Memory (RAM) consumption
In genozip, each compute thread is assigned a segment of the input file, known as a VBlock. By default, the VBlock size is selected based on characteristics of the data, however it may be set explicitly with --vblock. A larger VBlock usually results in better compression while a smaller VBlock causes genozip to consume less RAM. The VBlock size can be observed at the top of the --stats report. genozip’s memory consumption is linear with (VBlock-size X number-of-threads).
genocat and genounzip also consume memory linearly with (VBlock-size X number-of-threads), where VBlock-size is the value used by genozip of the particular file (it cannot be modified genocat or genounzip). Usually, genocat and genounzip consume significantly less memory compared to genozip.
When using a reference file, it is loaded to memory too.
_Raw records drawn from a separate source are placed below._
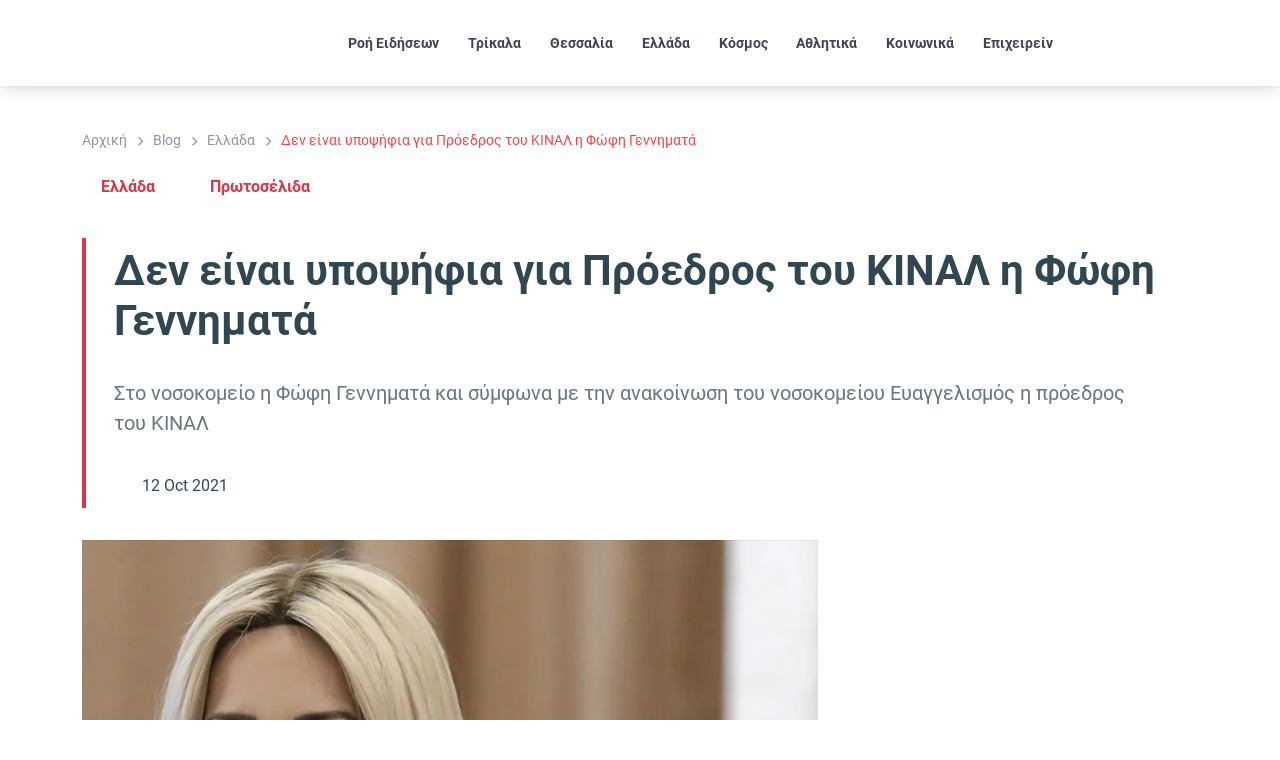

--- FILE ---
content_type: text/html; charset=utf-8
request_url: https://www.google.com/recaptcha/api2/aframe
body_size: 267
content:
<!DOCTYPE HTML><html><head><meta http-equiv="content-type" content="text/html; charset=UTF-8"></head><body><script nonce="WgwY5gpj6stzDvoV7e5VdQ">/** Anti-fraud and anti-abuse applications only. See google.com/recaptcha */ try{var clients={'sodar':'https://pagead2.googlesyndication.com/pagead/sodar?'};window.addEventListener("message",function(a){try{if(a.source===window.parent){var b=JSON.parse(a.data);var c=clients[b['id']];if(c){var d=document.createElement('img');d.src=c+b['params']+'&rc='+(localStorage.getItem("rc::a")?sessionStorage.getItem("rc::b"):"");window.document.body.appendChild(d);sessionStorage.setItem("rc::e",parseInt(sessionStorage.getItem("rc::e")||0)+1);localStorage.setItem("rc::h",'1770116962419');}}}catch(b){}});window.parent.postMessage("_grecaptcha_ready", "*");}catch(b){}</script></body></html>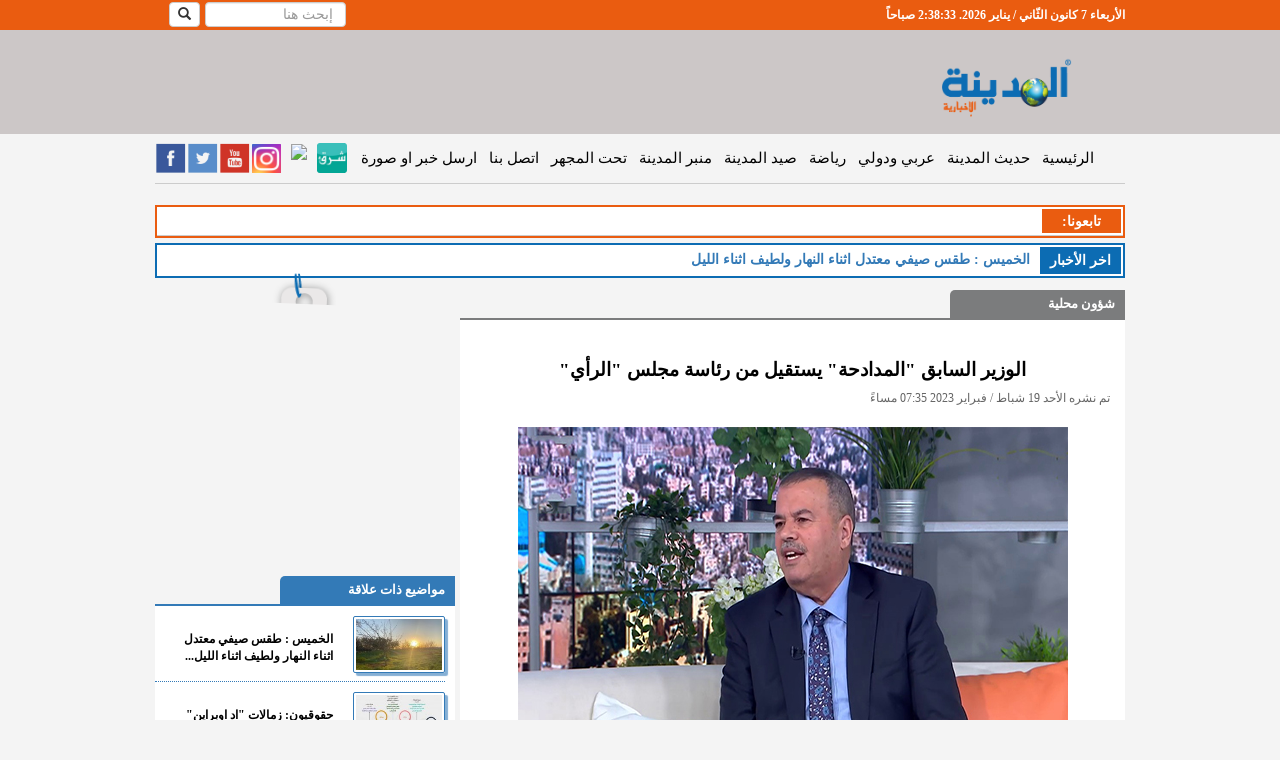

--- FILE ---
content_type: text/html; charset=UTF-8
request_url: https://www.almadenahnews.com/counters
body_size: 3197
content:
<div class="row nav-stacked affix" data-spy="affix" id="headerBar" >
    <div class="container col-xs-12">      
        <div class="right">
            <div id="visitorCounter">
               <span id="clock"></span>
            </div>
        </div>
        <div class="left">
			                	<form  role="search" action="/search" method="get" class="header-search">
                <div class="form-group">
                    <input type="text" id="q" name="q" class="form-control" placeholder="إبحث هنا"  />
                </div>
                <div class="search-button">
                    <button type="submit" id="chackSearchInput"  class="btn btn-default hidden-sm"><i class="glyphicon glyphicon-search"></i></button>
                </div>
        </form>


    <script type="text/javascript">
                        

$(document).ready(function() {

$("#chackSearchInput").click(function(e){ 
	var searchInput = $("#q").val();
	if(searchInput == '')
	{
		$(".header-search .form-group").toggle();
		e.preventDefault();
	}

});

var watermark = 'إبحث هنا';
$('#search_filed').css('color','#999' );
$('#search_filed').blur(function(){
if ($(this).val().length == 0)
$(this).val(watermark).addClass('watermark');
}).focus(function(){
if ($(this).val() == watermark)
$(this).val('').removeClass('watermark');
}).val(watermark).addClass('watermark');
});
                
            
        
    
        </script>
                	        </div>
    </div>
</div>   
<script> 
function clock(){
    var daysAr = [ "الأحد", "الإثنين", "الثلاثاء", "الأربعاء", "الخميس", "الجمعة","السبت"];
    var monthsAr = ["كانون الثّاني / يناير","شباط / فبراير", "آذار / مارس","نيسان / أبريل","أيّار / مايو","حزيران / يونيو", "تمّوز / يوليو","آب / أغسطس","أيلول / سبتمبر","تشرين الأوّل / أكتوبر","تشرين الثّاني / نوفمبر","كانون الأوّل / ديسمبر"];
    var dt = new Date();
    
    var hours = dt.getHours() + 1;
    
   
    var mid='صباحاً';
    if( hours > 12 )
    {
        mid='مساءً';
    }
	
    var hours = dt.getHours() % 12;
    if(hours == 0){
	hours= 12;
     }

    
    var time = daysAr[dt.getDay()] +' '+ dt.getDate()+' '+ monthsAr[dt.getMonth()] +' '+dt.getFullYear() +'. '+ hours + ":" + dt.getMinutes() + ":" + dt.getSeconds() + " " + mid;  
    $('#clock').text(time);
}
setInterval(clock,1000);
</script>


--- FILE ---
content_type: text/html; charset=utf-8
request_url: https://www.google.com/recaptcha/api2/aframe
body_size: 268
content:
<!DOCTYPE HTML><html><head><meta http-equiv="content-type" content="text/html; charset=UTF-8"></head><body><script nonce="KtqzfZXqFcPqdyHI7445pg">/** Anti-fraud and anti-abuse applications only. See google.com/recaptcha */ try{var clients={'sodar':'https://pagead2.googlesyndication.com/pagead/sodar?'};window.addEventListener("message",function(a){try{if(a.source===window.parent){var b=JSON.parse(a.data);var c=clients[b['id']];if(c){var d=document.createElement('img');d.src=c+b['params']+'&rc='+(localStorage.getItem("rc::a")?sessionStorage.getItem("rc::b"):"");window.document.body.appendChild(d);sessionStorage.setItem("rc::e",parseInt(sessionStorage.getItem("rc::e")||0)+1);localStorage.setItem("rc::h",'1767753512022');}}}catch(b){}});window.parent.postMessage("_grecaptcha_ready", "*");}catch(b){}</script></body></html>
If multiple genozip / genocat / genounzip processes are running in parallel, only one copy of the reference file is loaded to memory and shared between all processes, and depending on how busy the computer is, that reference file data might persist in RAM even between consecutive runs, therefore avoiding the need to load it again from disk. All this all happens behind the scenes.